Выбрать главу

Гриша по своему следу сбегал до сушины и обратно, поднял голову, топорик воткнут в карчу. Глянул на солнце, засуетился. Без пилы делать нечего, и клев пропускает. Он лихорадочно заработал топором, пытаясь сбить с этого дерева сучья, но сучья мореные пружинили, как железные. Гриша и фуфайку сбросил, и шапку – тюкал, тюкал топором, пока сумерки не спустились, тогда только направился к отцу. Анисим тесал бревно, неподалеку стоял шалаш, как копна, бревно выходило из-под топора гладенькое и белое, как яичко.

– Ты чего, папань, его так оглаживаешь? Кто его тут увидит? – Гриша пытался вопросом спрятать неловкость.

– Работай, сынок, всегда с душой, сердцем, и самому будет благостно, – не выпуская из рук топора, пояснил Анисим.

– Папань, возьмешь меня в напарники? Без пилы там худо.

– Становись рядом, теши. – Но, вскинув голову, спохватился: – Дров на ночевку, однако, надо… Да ужин приставлять засветло. Лучще кедровых дров не бывает, и дух от них отменный, и жар устойчивый, и не стреляют углем, не то что елка – бьет навылет.

Анисим и в тайге любил дрова по «калибру», аккуратные чурбаки, а не навалом хлысты, как чаще всего и кладут таежники. Анисим не любил такой костер.
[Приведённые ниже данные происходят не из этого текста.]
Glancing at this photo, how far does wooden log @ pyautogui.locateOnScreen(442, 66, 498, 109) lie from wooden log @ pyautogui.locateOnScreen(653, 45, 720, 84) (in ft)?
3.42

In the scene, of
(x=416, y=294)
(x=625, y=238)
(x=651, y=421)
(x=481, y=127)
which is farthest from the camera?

А Грише уже хотелось нырнуть в шалаш и на постель из стланика. Но что скажет отец? Получалось, вроде отлынивал от дела. Теперь жалел Гриша, что решил быть сам по себе. Вдвоем бы и шалаш смастерили, и плот спустили на воду, и сейчас бы наверняка он тайменя выволок.

– Ну как, Гриша, тайменя подсек? – подает пилу Анисим. Он уже стоит на колене перед сухостоиной.

Гриша хватает пилу за ручку и тянет к себе.

– Да ты не дергай так, а то выдернешь пилу вместе с рукой.

Пила с легким шепотом вписалась в окружность ствола, а когда дерево расслабилось, Анисим вынул ее из реза.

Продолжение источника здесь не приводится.